» **Information shown**
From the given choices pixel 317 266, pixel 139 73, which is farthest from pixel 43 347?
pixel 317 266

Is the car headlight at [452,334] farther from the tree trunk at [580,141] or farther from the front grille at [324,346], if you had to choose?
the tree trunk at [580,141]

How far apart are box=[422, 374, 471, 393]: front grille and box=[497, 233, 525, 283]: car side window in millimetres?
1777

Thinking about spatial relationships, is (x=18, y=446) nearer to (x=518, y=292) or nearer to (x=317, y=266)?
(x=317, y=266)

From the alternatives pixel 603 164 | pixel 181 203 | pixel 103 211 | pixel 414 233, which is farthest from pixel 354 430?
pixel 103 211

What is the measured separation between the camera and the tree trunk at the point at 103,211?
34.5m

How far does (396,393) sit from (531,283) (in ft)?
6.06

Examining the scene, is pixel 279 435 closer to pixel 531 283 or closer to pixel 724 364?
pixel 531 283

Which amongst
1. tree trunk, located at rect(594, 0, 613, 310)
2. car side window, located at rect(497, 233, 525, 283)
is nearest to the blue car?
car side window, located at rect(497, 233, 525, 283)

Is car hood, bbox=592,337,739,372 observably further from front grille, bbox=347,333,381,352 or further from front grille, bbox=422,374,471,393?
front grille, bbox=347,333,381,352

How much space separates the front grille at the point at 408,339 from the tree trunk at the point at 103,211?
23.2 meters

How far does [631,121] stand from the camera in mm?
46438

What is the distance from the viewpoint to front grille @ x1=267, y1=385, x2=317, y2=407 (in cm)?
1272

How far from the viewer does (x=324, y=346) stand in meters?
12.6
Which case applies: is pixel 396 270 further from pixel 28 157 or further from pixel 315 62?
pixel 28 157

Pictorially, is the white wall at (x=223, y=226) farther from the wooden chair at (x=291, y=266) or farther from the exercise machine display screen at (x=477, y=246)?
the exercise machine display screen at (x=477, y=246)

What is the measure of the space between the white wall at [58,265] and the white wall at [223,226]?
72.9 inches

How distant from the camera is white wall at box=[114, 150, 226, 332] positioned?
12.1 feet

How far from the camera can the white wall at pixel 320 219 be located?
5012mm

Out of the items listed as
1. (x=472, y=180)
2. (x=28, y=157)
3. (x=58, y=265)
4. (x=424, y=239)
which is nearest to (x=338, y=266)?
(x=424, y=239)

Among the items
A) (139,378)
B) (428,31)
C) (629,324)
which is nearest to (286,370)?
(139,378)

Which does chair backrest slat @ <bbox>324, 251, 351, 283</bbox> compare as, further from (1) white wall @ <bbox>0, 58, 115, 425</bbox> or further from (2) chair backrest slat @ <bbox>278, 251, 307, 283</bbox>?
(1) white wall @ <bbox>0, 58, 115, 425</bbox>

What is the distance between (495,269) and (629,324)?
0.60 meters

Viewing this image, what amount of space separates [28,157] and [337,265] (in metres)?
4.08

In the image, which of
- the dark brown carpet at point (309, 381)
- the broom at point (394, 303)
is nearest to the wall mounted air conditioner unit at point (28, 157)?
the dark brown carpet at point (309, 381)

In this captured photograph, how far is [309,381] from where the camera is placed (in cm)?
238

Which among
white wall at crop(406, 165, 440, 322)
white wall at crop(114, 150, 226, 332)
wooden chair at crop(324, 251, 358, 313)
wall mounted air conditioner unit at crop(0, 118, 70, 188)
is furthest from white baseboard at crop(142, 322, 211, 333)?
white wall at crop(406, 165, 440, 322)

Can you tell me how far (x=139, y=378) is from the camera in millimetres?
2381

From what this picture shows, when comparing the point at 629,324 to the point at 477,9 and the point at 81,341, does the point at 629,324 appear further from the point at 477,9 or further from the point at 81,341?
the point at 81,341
--
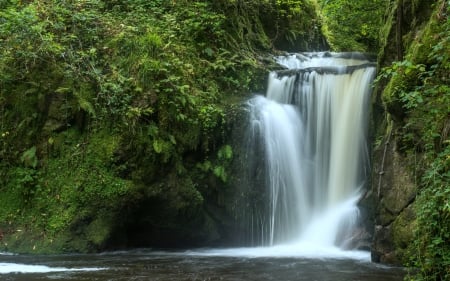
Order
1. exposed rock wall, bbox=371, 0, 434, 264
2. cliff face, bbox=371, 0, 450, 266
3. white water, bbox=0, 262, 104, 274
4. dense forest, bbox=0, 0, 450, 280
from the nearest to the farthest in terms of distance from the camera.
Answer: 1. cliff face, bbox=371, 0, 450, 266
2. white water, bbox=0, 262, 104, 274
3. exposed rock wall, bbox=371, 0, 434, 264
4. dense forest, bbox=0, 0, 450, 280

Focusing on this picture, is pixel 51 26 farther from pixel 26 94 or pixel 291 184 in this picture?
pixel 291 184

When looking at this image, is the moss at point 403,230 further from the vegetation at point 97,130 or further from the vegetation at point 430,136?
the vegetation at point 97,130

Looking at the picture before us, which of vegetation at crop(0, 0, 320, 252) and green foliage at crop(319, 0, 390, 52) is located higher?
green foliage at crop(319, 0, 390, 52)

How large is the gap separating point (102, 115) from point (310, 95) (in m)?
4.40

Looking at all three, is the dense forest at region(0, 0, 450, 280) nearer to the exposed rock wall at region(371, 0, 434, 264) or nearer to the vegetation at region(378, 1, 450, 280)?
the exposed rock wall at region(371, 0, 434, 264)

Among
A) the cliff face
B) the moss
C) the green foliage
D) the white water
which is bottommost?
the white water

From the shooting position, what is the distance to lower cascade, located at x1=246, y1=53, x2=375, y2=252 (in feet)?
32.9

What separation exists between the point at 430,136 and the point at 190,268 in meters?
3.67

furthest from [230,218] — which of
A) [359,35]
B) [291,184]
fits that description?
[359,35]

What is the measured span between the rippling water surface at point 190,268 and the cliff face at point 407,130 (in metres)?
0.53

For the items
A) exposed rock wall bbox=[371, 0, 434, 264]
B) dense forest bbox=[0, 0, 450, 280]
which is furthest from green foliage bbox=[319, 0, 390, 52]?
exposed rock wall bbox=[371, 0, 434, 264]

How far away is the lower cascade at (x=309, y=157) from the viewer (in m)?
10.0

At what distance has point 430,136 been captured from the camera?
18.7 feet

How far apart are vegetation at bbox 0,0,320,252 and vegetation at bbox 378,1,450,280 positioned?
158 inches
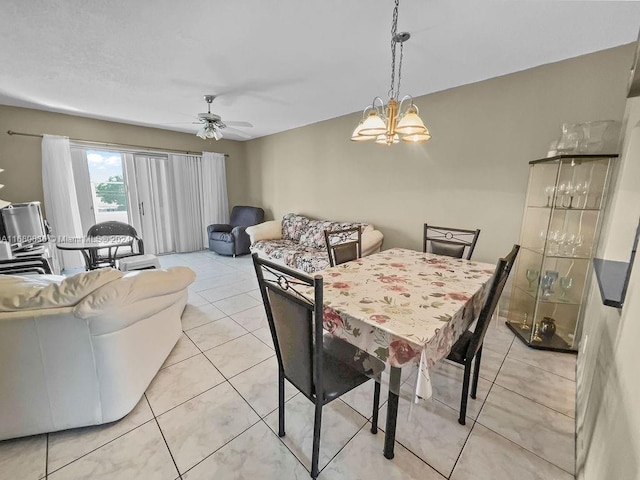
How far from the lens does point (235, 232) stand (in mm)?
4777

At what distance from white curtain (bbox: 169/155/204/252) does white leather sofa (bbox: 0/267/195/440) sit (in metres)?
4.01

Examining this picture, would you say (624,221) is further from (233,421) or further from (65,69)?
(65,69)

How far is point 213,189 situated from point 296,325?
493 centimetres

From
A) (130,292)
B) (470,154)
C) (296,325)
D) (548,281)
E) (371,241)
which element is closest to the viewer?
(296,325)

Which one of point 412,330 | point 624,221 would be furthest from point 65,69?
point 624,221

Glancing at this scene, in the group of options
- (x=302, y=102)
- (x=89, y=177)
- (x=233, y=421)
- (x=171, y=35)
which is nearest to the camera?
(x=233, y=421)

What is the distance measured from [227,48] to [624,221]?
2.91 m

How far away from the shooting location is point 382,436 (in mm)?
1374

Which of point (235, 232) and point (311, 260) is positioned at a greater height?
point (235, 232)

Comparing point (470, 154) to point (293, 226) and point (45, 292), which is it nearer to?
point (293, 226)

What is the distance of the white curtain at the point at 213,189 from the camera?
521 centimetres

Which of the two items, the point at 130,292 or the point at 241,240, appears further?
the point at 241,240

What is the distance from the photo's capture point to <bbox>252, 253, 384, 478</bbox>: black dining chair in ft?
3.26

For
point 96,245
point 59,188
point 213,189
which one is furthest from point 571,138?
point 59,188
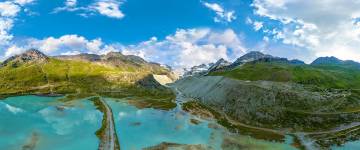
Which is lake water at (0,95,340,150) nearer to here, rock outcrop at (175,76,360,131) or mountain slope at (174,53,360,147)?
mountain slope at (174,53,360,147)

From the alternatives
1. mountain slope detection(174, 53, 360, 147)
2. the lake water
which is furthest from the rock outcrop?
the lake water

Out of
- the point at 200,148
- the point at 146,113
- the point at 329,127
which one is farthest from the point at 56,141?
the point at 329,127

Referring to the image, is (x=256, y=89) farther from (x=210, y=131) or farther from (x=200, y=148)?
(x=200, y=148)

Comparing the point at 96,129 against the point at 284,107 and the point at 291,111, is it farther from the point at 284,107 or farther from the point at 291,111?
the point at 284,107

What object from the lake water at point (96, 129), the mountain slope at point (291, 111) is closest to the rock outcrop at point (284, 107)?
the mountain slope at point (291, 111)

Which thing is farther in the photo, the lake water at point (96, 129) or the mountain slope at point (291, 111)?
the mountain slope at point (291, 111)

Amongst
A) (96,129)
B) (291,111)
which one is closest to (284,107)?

» **To do**
Rewrite the data starting at the line containing "Comparing point (470, 154)" and ending at the line containing "which one is closest to (284,107)?", replacing "farther" with "more distant" and leaving everything else unchanged. Omit the picture markers from your answer.

» **Correct answer**
Comparing point (470, 154) to point (293, 226) and point (45, 292), which is it nearer to?
point (293, 226)

What is the distance of the white curtain at the point at 213,189 from the camera?
521 centimetres

Which of the two items, the point at 130,292 or the point at 241,240, appears further?
the point at 241,240

What is the distance from the photo's capture point to <bbox>252, 253, 384, 478</bbox>: black dining chair in ft?
3.26

For
point 96,245
point 59,188
point 213,189
which one is furthest from point 571,138?
point 59,188
Which is lake water at (0,95,340,150) nearer to here, rock outcrop at (175,76,360,131) or mountain slope at (174,53,360,147)?
mountain slope at (174,53,360,147)

From the alternatives
1. mountain slope detection(174, 53, 360, 147)
2. the lake water
which is furthest from the rock outcrop?
the lake water

Out of
- the point at 200,148
- the point at 146,113
- the point at 329,127
which one is farthest from the point at 56,141?
the point at 329,127

Referring to the image, is (x=256, y=89) more distant from (x=210, y=131) or more distant from (x=200, y=148)?
(x=200, y=148)

Comparing the point at 96,129 against the point at 284,107 and the point at 291,111, is it more distant from the point at 284,107 or more distant from the point at 291,111?
the point at 284,107

What object from the lake water at point (96, 129), the mountain slope at point (291, 111) is closest to the rock outcrop at point (284, 107)?
the mountain slope at point (291, 111)

Which thing is more distant in the photo, the lake water at point (96, 129) or the mountain slope at point (291, 111)?
the mountain slope at point (291, 111)

Amongst
A) (96,129)
B) (291,111)
which one is closest to (284,107)?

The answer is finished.